Cependant, ceux qui ne marchent que doucement sur la pédale d’accélérateur en roulant arrêteront le moteur thermique et continueront à tourner sa mécanique en mouvement à l’aide d’un moteur électrique. Les soupapes sont fermées, de sorte que des coussins d’air se forment bruyamment dans les chambres de combustion, ce qui réduit la perte de puissance. C’est un fait que les performances de l’IMA (Integrated Motor Assist) sont très attrayantes – même en mode éco.
Ce qui est également dû au fait que la transmission à variation continue ne permet pas au moteur à essence de tourner aussi haut. Au-delà de 4 000 $/min, la Honda Hybride sera un scandale, mais demeure globalement économique. En moyenne, il est de 5,9 L/100 km.
Economies ? C’est là que le moteur diesel à trois cylindres de la VW Blue Motion tremble dans ses roulements. Le moteur optimisé de 1,2 litre provient du moteur quatre cylindres de 1,6 litre et est couplé à une boîte de vitesses à cinq rapports conviviale NEDC et à engrenage long.
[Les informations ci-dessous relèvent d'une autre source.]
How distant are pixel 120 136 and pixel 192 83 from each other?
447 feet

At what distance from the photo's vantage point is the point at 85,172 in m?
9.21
De plus, il y a le démarrage-arrêt, la récupération de l’énergie de freinage et une carrosserie particulièrement aérodynamique. Cela ne l’aide pas beaucoup au démarrage.
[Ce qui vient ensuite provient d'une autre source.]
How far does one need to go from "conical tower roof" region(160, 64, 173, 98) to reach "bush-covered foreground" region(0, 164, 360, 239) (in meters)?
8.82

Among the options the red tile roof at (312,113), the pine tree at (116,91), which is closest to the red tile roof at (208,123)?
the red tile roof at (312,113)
Le Blue Motion de 1,1 tonne se met en marche avec beaucoup d’efforts, s’arrête presque à bas régime dans les virages serrés en épingle à cheveux, il ne se sent chez lui que dans les régions moyennes et joue ses 180 mètres Newton de couple. C’est pourquoi la VW Polo Blue Motion convainc non seulement par sa faible consommation de carburant (minimum 3,6, moyenne 4,9 L/100 km), mais aussi en tant que parapente cultivé.
Contrairement à l’Opel 1.3 CDTi Ecoflex, qui ne profite pas systématiquement des avantages des quatre cylindres en termes de vibration. Vibrant, clouant et sifflant turbulemment, il imite le véhicule utilitaire bonsaï. Le potentiel d’économie (consommation d’environ 3,9 L/100 km) et la puissance délivrée sont similaires à ceux de la VW Polo Blue Motion, mais avec moins de faiblesse au démarrage.
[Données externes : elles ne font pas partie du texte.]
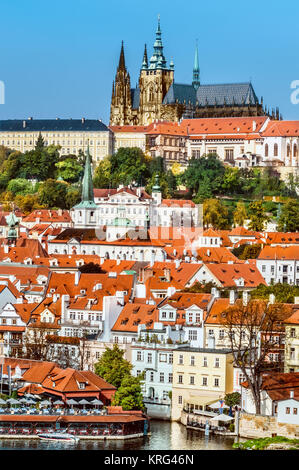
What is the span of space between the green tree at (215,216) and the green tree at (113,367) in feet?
112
Révolution et variété de moteurs : si vous voulez économiser du carburant dur, vous devez conduire le diesel plus cher, les coupe-carburant peuvent choisir des moteurs essence pour la même puissance, même comme hybrides.
les petites voitures ont ce qu’il faut pour être la première voiture, de sorte qu’une étape autoroutière étendue et une boucle de route de campagne exigeante sont incluses dans la consommation d’essai. Cette dernière traverse des villages et des virages en épingle à cheveux étroits, ainsi que des pentes. Cela nécessite souvent d’accélérer et de ralentir, ce qui expose rapidement une coordination de l’épargne qui est très éloignée de la pratique. La vitesse maximale sur l’autoroute est de 140 km/h, la vitesse moyenne est de 110 km/h. Sur la route de campagne, la vitesse moyenne est de 55 km/h. Le programme d’essai de consommation est complété par un voyage comparatif en ville.